## Texte fourni:

#####

Si la perte annuelle abyssale de 1,3 milliard d'euros affichée l'an dernier semble bien loin, la performance présentée aujourd'hui reste encore modeste. Et en retrait par rapport à ses deux concurrents directs, Lufthansa et IAG (la structure qui coiffe British Airways et Iberia). Elle rappelle que la route est encore longue avant qu'Air France-KLM ne retrouve sa superbe d'autrefois. D'évidence, le groupe sort de la crise moins solide qu'avant. Sa dette s'est notamment fortement creusée.

Transformer l'essai

Beaucoup d'efforts ont été faits pour sortir de la crise (nouveau modèle dans le fret, adaptation du moyen-courrier, diminution des effectifs...), qui, combinés à une demande de transport aérien solide, devraient permettre d'augmenter fortement les profits en 2011. Pour autant, les défis à relever sont nombreux pour rester dans le peloton de tête. Ce sera la tâche de Pierre-Henri Gourgeon. À 65 ans, le directeur général d'Air France-KLM et d'Air France, dont le mandat au conseil d'administration va être renouvelé pour quatre ans, doit transformer l'essai. Il a les cartes en main pour mettre en oeuvre les chantiers en cours : réussir la transformation du moyen-courrier pour regagner du terrain contre les compagnies à bas coûts. Réussir sa stratégie d'alliances à l'international pour lutter contre la montée en puissance des compagnies des pays émergents, du Golfe en particulier. Réussir à améliorer le bilan du groupe pour pouvoir dégainer si une opportunité de rachat se présente. Réussir enfin sa succession. Ce dernier mandat constituera la dernière étape du duo Spinetta-Gourgeon aux manettes depuis 1997.

#####

## Données extraites:

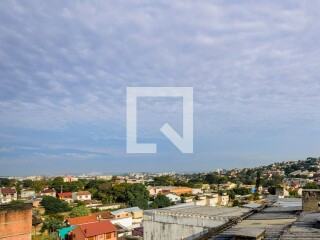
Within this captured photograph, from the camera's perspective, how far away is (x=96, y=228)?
23.8 metres

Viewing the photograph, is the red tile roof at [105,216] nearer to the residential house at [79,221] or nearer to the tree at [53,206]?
the residential house at [79,221]

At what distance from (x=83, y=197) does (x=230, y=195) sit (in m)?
23.1

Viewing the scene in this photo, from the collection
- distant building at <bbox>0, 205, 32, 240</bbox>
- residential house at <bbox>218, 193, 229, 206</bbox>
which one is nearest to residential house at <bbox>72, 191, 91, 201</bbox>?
residential house at <bbox>218, 193, 229, 206</bbox>

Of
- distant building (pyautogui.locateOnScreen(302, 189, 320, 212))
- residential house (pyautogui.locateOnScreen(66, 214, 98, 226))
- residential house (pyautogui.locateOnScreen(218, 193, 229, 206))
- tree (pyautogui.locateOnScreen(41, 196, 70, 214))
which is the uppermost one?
distant building (pyautogui.locateOnScreen(302, 189, 320, 212))

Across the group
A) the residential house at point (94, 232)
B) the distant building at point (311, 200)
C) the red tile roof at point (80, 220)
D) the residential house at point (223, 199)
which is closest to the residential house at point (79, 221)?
the red tile roof at point (80, 220)

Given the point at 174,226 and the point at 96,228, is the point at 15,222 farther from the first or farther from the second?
the point at 96,228

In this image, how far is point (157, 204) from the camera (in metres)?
37.8

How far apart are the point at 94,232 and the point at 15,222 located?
1892cm

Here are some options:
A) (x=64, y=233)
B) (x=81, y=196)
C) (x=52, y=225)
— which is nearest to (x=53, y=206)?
(x=81, y=196)

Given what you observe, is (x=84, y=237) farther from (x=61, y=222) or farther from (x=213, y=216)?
(x=213, y=216)

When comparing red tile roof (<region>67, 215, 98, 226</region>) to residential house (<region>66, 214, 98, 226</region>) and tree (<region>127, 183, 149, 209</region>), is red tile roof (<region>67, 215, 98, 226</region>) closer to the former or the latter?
residential house (<region>66, 214, 98, 226</region>)

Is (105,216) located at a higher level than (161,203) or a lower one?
lower

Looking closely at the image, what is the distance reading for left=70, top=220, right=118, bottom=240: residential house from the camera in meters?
23.1

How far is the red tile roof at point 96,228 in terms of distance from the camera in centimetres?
2319
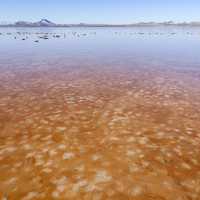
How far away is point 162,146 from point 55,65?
19046 mm

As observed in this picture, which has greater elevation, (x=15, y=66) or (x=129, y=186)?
(x=129, y=186)

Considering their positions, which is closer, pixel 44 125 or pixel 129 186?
pixel 129 186

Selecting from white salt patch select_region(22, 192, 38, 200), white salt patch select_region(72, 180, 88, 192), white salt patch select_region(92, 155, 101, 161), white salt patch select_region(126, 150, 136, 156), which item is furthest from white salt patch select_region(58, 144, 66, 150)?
white salt patch select_region(22, 192, 38, 200)

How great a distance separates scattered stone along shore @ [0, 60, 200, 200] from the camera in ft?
19.5

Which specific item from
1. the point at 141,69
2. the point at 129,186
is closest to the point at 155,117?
the point at 129,186

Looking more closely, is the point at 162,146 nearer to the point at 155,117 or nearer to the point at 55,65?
the point at 155,117

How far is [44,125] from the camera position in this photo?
9.63m

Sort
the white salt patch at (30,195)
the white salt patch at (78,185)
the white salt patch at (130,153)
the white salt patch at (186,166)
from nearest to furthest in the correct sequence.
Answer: the white salt patch at (30,195), the white salt patch at (78,185), the white salt patch at (186,166), the white salt patch at (130,153)

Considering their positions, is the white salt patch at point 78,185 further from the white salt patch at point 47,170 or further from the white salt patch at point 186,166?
the white salt patch at point 186,166

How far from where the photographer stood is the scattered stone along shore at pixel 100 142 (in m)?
5.93

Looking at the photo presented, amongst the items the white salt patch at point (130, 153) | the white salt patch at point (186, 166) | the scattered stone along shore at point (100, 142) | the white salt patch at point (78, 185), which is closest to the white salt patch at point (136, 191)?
the scattered stone along shore at point (100, 142)

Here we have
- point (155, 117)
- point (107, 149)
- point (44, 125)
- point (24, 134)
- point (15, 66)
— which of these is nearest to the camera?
point (107, 149)

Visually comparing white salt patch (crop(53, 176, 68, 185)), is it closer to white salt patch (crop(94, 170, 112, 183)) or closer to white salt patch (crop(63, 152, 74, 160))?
white salt patch (crop(94, 170, 112, 183))

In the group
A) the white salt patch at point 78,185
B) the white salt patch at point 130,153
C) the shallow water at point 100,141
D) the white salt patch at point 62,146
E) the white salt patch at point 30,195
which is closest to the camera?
the white salt patch at point 30,195
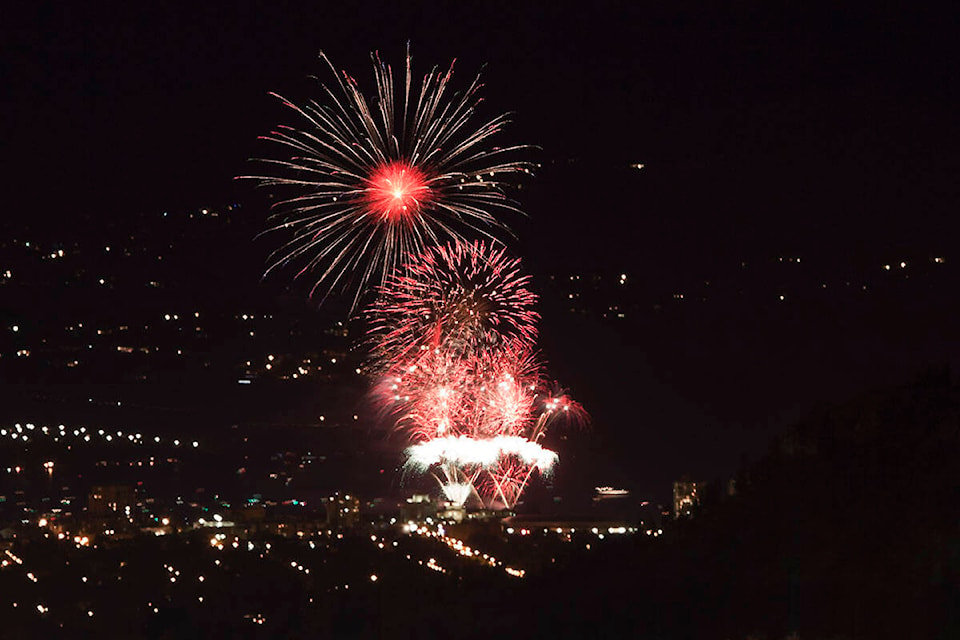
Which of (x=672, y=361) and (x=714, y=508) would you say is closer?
(x=714, y=508)

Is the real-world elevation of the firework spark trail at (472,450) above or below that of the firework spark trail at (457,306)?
below

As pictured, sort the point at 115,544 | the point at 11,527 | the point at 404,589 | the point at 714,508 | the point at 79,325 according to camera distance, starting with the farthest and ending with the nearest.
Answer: the point at 79,325 → the point at 11,527 → the point at 115,544 → the point at 404,589 → the point at 714,508

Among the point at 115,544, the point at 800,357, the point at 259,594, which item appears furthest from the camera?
the point at 800,357

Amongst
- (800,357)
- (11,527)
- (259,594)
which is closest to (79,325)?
(11,527)

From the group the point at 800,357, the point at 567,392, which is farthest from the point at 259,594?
the point at 567,392

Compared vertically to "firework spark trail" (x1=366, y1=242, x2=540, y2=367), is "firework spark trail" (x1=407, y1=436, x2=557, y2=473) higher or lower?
lower

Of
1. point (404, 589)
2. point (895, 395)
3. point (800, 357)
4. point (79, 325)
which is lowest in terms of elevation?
point (404, 589)

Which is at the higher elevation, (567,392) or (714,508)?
(567,392)

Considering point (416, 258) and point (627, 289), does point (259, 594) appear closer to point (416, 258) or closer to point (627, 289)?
point (416, 258)

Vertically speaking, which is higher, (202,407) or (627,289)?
(627,289)

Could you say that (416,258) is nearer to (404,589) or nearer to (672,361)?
(404,589)
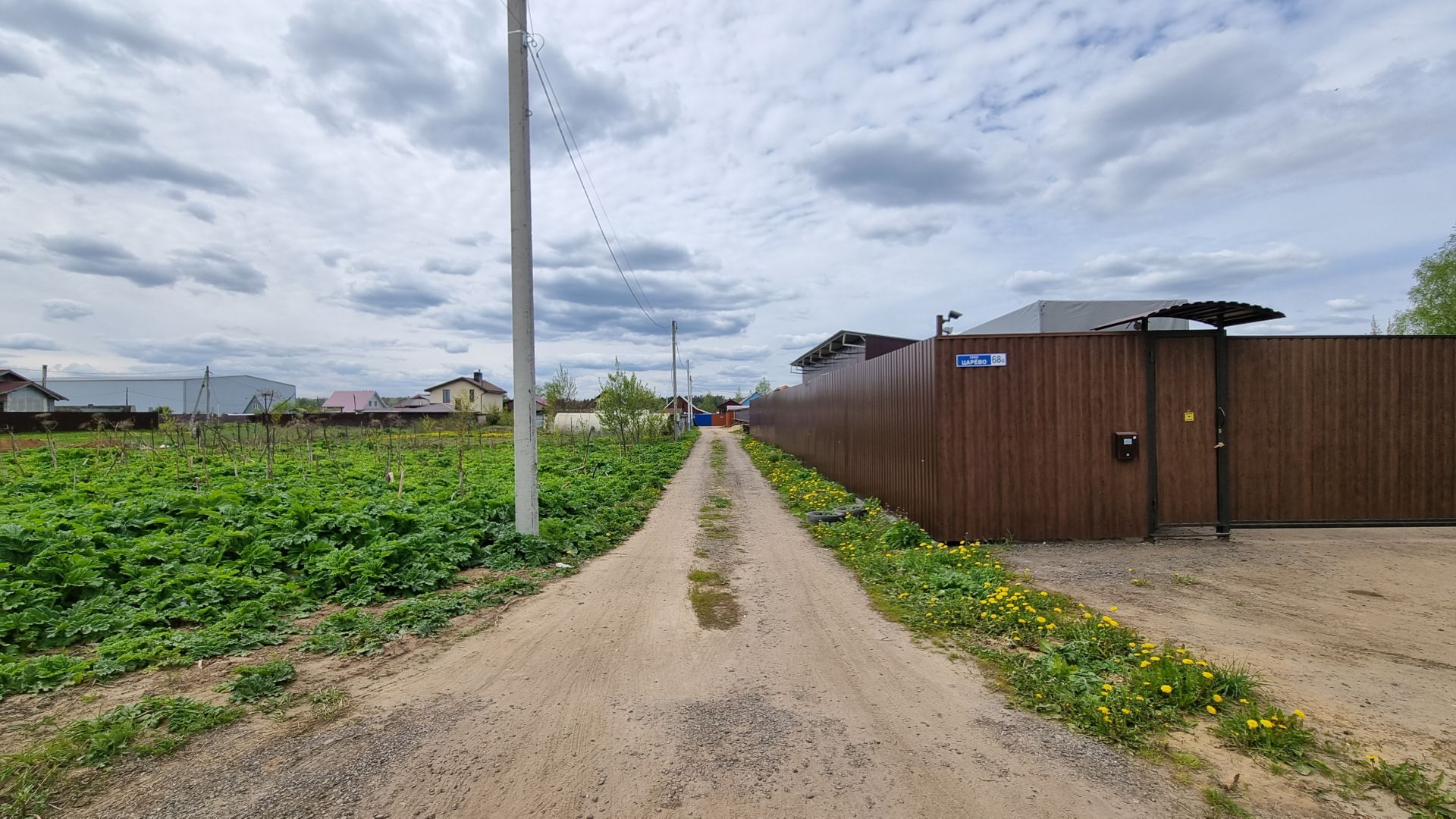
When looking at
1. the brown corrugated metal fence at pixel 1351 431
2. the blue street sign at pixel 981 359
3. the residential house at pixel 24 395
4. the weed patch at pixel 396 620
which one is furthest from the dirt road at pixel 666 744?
the residential house at pixel 24 395

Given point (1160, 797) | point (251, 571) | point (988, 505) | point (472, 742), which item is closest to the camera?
point (1160, 797)

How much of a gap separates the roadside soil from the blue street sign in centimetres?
221

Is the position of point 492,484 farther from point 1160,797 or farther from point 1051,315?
point 1051,315

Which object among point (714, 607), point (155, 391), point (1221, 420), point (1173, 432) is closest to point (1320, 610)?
point (1173, 432)

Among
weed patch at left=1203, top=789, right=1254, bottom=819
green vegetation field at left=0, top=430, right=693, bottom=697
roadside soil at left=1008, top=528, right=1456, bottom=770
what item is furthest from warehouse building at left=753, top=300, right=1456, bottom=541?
green vegetation field at left=0, top=430, right=693, bottom=697

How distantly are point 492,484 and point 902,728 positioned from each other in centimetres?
961

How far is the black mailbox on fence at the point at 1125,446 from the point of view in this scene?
7.11 metres

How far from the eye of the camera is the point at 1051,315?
1466 cm

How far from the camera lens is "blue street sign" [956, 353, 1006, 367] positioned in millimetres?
7098

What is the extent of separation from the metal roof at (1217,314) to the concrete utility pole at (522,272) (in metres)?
7.15

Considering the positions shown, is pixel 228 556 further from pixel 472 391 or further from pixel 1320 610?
pixel 472 391

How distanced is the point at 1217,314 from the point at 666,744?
8.06m

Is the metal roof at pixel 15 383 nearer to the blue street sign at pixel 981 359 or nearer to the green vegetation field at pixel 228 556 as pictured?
the green vegetation field at pixel 228 556

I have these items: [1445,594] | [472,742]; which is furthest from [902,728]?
[1445,594]
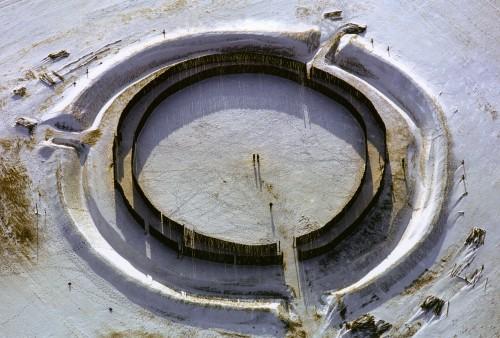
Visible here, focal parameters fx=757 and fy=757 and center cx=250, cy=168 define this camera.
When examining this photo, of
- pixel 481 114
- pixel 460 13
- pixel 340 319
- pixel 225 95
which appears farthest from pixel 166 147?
pixel 460 13

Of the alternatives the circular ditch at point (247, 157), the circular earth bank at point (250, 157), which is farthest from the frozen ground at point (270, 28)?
the circular earth bank at point (250, 157)

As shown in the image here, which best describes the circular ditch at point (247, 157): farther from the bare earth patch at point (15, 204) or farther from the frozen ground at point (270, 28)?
the bare earth patch at point (15, 204)

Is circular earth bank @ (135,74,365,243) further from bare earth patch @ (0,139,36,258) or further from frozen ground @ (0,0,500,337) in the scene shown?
bare earth patch @ (0,139,36,258)

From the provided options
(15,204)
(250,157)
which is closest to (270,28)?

#####

## Actions requises:
**a.** Répondez d'après le texte sur Air France-KLM :
(i) Quelle perte annuelle le groupe a-t-il affichée l'an dernier ?
(ii) Quel âge a Pierre-Henri Gourgeon ?
(iii) Depuis quelle année le duo Spinetta-Gourgeon est-il aux manettes ?
**b.** Résumez le texte sur Air France-KLM en deux phrases.
**c.** Reprenez, s'il vous plaît, le texte sur Air France-KLM à la suite de sa dernière phrase, qui se termine par « aux manettes depuis 1997 ».
Les items n'ont aucun rôle ici.

## Résultats par tâche:
**a.**
(i) 1,3 milliard d'euros.
(ii) 65 ans.
(iii) Depuis 1997.

**b.** Air France-KLM sort de la crise moins solide qu'avant, avec une dette fortement creusée et une performance encore modeste, en retrait par rapport à Lufthansa et IAG, même si ses efforts, combinés à une demande solide, devraient permettre d'augmenter fortement les profits en 2011. Pierre-Henri Gourgeon, dont le mandat au conseil d'administration va être renouvelé pour quatre ans, doit réussir la transformation du moyen-courrier, la stratégie d'alliances à l'international, l'amélioration du bilan du groupe et sa succession.

**c.**
1/ Développer des joint-ventures à l'international

Pour résister face aux compagnies aux coûts inférieurs sur le long-courrier comme les transporteurs asiatiques ou du golfe Persique, Air France cherche à créer des joint-ventures avec des compagnies alliées sur tous les grands marchés. Ce système de partage de coûts et de recettes sur des plans de vols harmonisés est le meilleur moyen de compenser les écarts de coûts avec un partenaire. Ce type de coopération débute à peine en Chine où l'objectif est d'avoir une puissance de feu égale à celle en vigueur avec Delta sur l'Atlantique Nord (120 avions). Le groupe a l'ambition de dupliquer ce modèle en Inde et au Brésil. Reste à trouver les bons partenaires et à les convaincre. Pour mener à bien cette stratégie, le groupe français devra convaincre ses pilotes. Un nouvel accord « périmètre » qui définit la partie du programme d'Air France pouvant être effectuée par une autre compagnie doit en effet être négocié d'ici à décembre.

2/ Préparer l'arrivée du futur patron

Deux ans après avoir pris les commandes exécutives d'Air France et d'Air France-KLM, quand Jean-Cyril Spinetta conservait la présidence, Pierre-Henri Gourgeon, 65 ans, va rempiler. Le directeur général, dont le mandat expire en juillet, sera reconduit. Ce mercredi, le conseil d'administration a présenté une résolution proposant à l'assemblée générale son renouvellement pour quatre ans. « Sa mission sera de préparer l'avenir », indique un proche. Pour cela, un dauphin sera désigné. Bruno Matheu (48 ans), l'un des directeurs généraux, est le grand favori. Dans les faits, il est déjà le numéro deux. Florence Parly, en charge du cargo, est également citée en interne. Mais une autre rumeur circule. Celle de Thierry Antinori (49 ans), un ancien d'Air France qui est parti chez Lufthansa en 1997 pour en devenir le numéro trois. À la surprise générale, il a quitté le groupe allemand à la fin mars alors qu'il s'était vu confier la présidence de la filiale Austrian Airlines. Pierre-Henri Gourgeon devra également modifier l'organisation du groupe afin d'intégrer de nouvelles compagnies.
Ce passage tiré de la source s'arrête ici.